Down that narrow aisle is the bane of my existence as a fat airline passenger.

THE AIRPLANE TOILET! For a long time, I wouldn’t fly at all because I wasn’t sure I’d fit. Somehow hurtling through the air at 536mph with a dangerously full bladder seemed the wrong moment to find out.

But then my best friend and I fell in love. After she’d just moved away to LONDON! I was gonna have to fly and I was gonna have to pee. There was no way around it. So, I tried. 

I fit but only just. I couldn’t get my legs apart once I’d peed. I had to do some acrobatics to engage in proper hygiene.
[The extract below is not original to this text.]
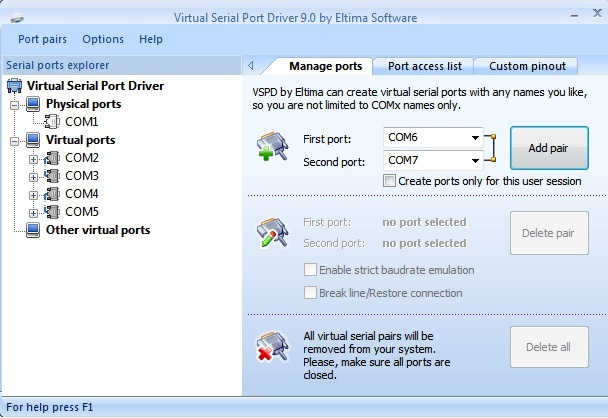 Virtual Serial Port Software-Schnittstelle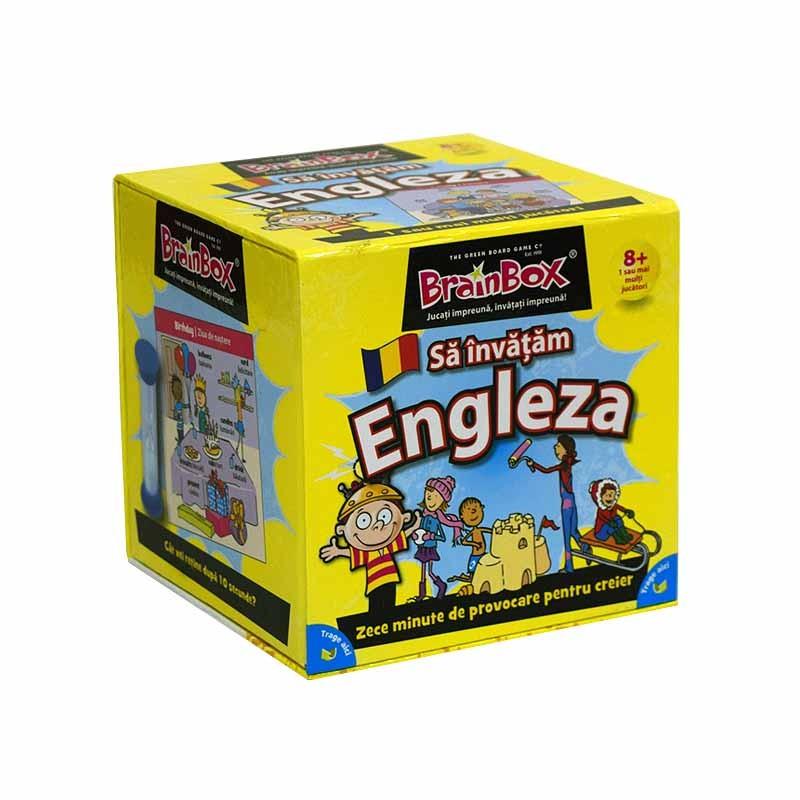 Joc - Brainbox - Sa invatam Engleza   Brain Box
I ultimately made it to London with my dignity intact — & have since moved there permanently. I fly back to Portland, Oregon every year & I’m grateful each time that I fit well enough to make that possible. Not everyone has that privilege. I’m also keenly aware that I’m only one injury away from becoming too inflexible to do the required acrobatics — or one capitalist space-saving decision away from no longer fitting.
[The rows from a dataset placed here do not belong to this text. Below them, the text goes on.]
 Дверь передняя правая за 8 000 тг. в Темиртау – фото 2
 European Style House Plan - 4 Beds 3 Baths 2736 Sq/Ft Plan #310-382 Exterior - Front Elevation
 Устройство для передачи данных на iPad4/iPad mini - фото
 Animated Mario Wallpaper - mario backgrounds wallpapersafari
Tips & Tools for Using Airplane Toilets While Fat:

The “Bottom Buddy” is a handy tool to extend your reach in tight situations & It’s available on Amazon.

There are also “Heavy Duty” liners in case of leakage when you’re trying to hold on for landing on shorter flights.

IMPORTANT NOTE!

Whatever you choose to do about using the toilet while fat – please remember to stay hydrated! Dehydration is a primary risk factor for DVT. STAY SAFE! And remember: You deserve to fly just like everyone else!